→ **Exercise description**
Repeat the following material word for word, keeping every line unchanged and in its original order.

──────── Exercise input ────────

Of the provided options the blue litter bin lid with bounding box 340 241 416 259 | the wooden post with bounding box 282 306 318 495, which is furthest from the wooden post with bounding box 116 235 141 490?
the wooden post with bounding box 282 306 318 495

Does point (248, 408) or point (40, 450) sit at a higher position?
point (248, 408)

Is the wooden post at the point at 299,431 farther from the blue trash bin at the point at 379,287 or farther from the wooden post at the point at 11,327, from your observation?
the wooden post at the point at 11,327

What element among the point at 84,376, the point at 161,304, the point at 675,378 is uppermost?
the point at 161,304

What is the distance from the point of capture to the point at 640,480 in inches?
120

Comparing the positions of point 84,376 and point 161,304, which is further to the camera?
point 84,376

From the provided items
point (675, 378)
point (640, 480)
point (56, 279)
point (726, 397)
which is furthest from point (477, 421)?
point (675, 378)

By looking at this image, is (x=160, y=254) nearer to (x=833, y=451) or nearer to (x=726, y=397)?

────────

→ **Solution**
Of the provided options the blue litter bin lid with bounding box 340 241 416 259 | the wooden post with bounding box 282 306 318 495, which is furthest from the wooden post with bounding box 116 235 141 490?
the wooden post with bounding box 282 306 318 495

Does point (248, 408) or point (40, 450) sit at a higher position?
point (248, 408)

Is the wooden post at the point at 299,431 farther from the blue trash bin at the point at 379,287 or farther from the wooden post at the point at 11,327, from your observation?
the wooden post at the point at 11,327

What element among the point at 84,376, the point at 161,304, the point at 675,378 is uppermost?
the point at 161,304

What is the distance from the point of capture to the point at 640,480 in inches?
120

Comparing the positions of point 84,376 and point 161,304, which is further to the camera?
point 84,376

From the provided items
point (675, 378)
point (640, 480)
point (56, 279)
point (726, 397)
which is furthest from point (477, 421)?
point (675, 378)

By looking at this image, is (x=160, y=254) nearer to (x=833, y=451) or nearer to (x=726, y=397)?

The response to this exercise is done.